● WHAT THE TASK REQUIRES: Please put the lines below into a JSON list of strings, one string per line, with blank lines omitted. Include only the lines from the start of the listing through the line containing "70L44 76L54 84H72L78", inclusive.

● DATA EXTRACT:
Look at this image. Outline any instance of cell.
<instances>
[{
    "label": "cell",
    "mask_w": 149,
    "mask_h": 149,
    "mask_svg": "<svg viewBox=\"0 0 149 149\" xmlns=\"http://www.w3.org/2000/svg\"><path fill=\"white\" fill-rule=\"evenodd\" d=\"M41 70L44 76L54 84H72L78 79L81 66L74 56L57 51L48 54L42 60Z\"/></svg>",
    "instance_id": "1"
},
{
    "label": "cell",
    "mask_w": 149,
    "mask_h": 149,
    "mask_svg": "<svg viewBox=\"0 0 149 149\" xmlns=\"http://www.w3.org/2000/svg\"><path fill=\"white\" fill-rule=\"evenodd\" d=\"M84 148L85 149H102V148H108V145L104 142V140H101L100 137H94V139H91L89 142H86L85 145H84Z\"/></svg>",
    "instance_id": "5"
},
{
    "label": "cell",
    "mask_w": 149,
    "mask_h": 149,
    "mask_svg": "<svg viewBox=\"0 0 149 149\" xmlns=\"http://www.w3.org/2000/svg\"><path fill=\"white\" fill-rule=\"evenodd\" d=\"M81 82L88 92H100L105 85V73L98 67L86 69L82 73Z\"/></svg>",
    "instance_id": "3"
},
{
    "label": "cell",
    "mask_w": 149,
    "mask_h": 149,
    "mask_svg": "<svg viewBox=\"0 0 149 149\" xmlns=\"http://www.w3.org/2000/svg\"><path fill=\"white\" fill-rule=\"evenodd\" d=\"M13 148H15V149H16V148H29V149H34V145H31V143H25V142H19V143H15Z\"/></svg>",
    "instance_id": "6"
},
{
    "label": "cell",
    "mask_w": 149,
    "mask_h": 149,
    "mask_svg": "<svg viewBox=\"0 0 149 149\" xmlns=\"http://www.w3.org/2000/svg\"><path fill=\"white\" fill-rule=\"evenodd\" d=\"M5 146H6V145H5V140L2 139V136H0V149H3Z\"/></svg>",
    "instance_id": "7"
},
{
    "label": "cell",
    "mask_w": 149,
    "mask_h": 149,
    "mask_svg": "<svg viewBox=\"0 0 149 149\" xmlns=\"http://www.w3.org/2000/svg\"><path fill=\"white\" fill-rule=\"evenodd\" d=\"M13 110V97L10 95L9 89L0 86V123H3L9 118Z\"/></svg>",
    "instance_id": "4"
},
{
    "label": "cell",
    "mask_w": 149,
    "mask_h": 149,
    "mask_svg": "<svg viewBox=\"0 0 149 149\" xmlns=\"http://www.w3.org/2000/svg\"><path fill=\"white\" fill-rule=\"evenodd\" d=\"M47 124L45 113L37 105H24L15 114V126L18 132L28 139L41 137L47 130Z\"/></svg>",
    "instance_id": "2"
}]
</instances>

● EXERCISE SOLUTION:
[
  "Look at this image. Outline any instance of cell.",
  "<instances>",
  "[{",
  "    \"label\": \"cell\",",
  "    \"mask_w\": 149,",
  "    \"mask_h\": 149,",
  "    \"mask_svg\": \"<svg viewBox=\\\"0 0 149 149\\\" xmlns=\\\"http://www.w3.org/2000/svg\\\"><path fill=\\\"white\\\" fill-rule=\\\"evenodd\\\" d=\\\"M41 70L44 76L54 84H72L78 79L81 66L74 56L57 51L48 54L42 60Z\\\"/></svg>\","
]